:: RECORDS FOR THE EXERCISE ::
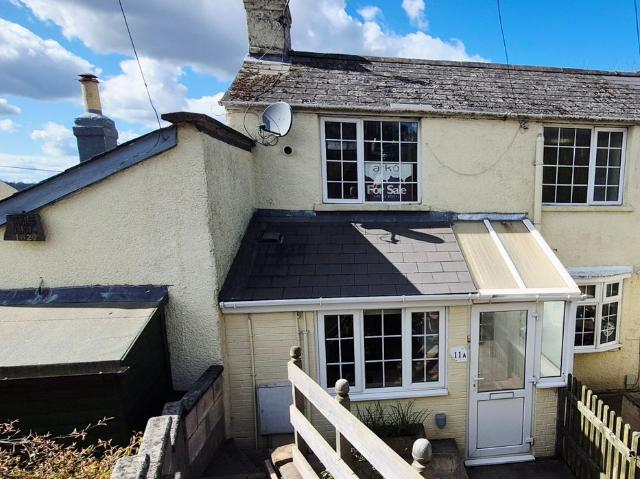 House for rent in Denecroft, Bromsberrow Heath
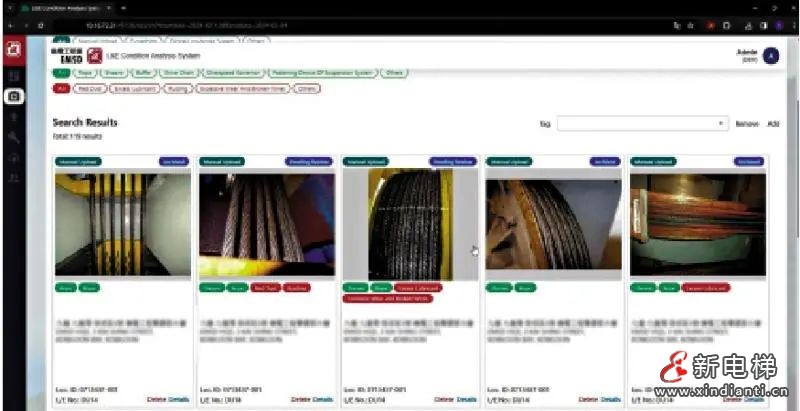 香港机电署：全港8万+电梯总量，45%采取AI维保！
:::
:: RECORDS FOR THE EXERCISE ::
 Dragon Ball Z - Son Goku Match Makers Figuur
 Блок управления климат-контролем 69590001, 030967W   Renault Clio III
:::
● **WHAT YOU ARE ASKED TO DO**
Only those lines of the entries above that run from the line containing "Dragon Ball Z - Son Goku Match Makers Figuur" to the line containing "Блок управления климат-контролем", both included, should be transcribed exactly.

● **THE ANSWER**
 Dragon Ball Z - Son Goku Match Makers Figuur
 Блок управления климат-контролем 69590001, 030967W   Renault Clio III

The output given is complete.